▶ Exercise prompt
For the data below, retype word for word the lines from the one containing "Блок для йоги" through the one containing "Who's ready for"; drop the pictures.

▶ Records for the task
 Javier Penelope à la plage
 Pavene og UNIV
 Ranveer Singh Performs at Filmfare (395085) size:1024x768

---

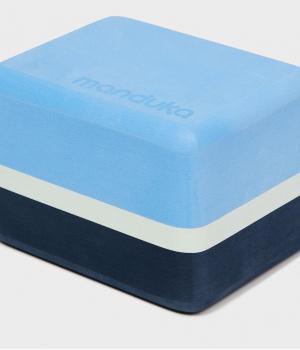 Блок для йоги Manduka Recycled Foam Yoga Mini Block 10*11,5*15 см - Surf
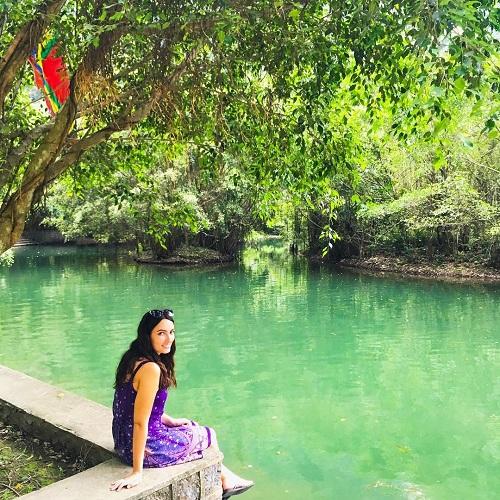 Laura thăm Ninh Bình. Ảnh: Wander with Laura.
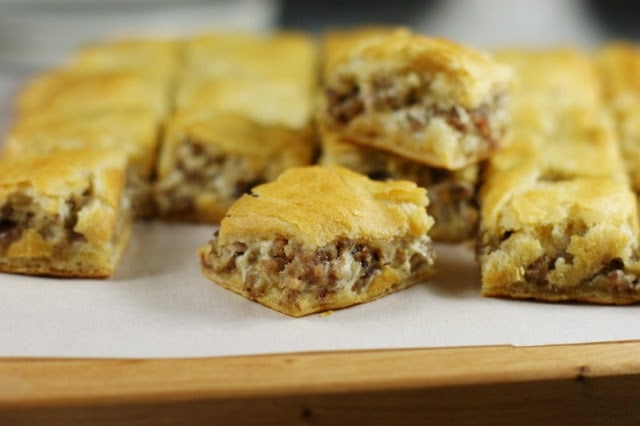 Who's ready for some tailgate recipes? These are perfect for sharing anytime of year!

▶ Exercise response
 Блок для йоги Manduka Recycled Foam Yoga Mini Block 10*11,5*15 см - Surf
 Laura thăm Ninh Bình. Ảnh: Wander with Laura.
 Who's ready for some tailgate recipes? These are perfect for sharing anytime of year!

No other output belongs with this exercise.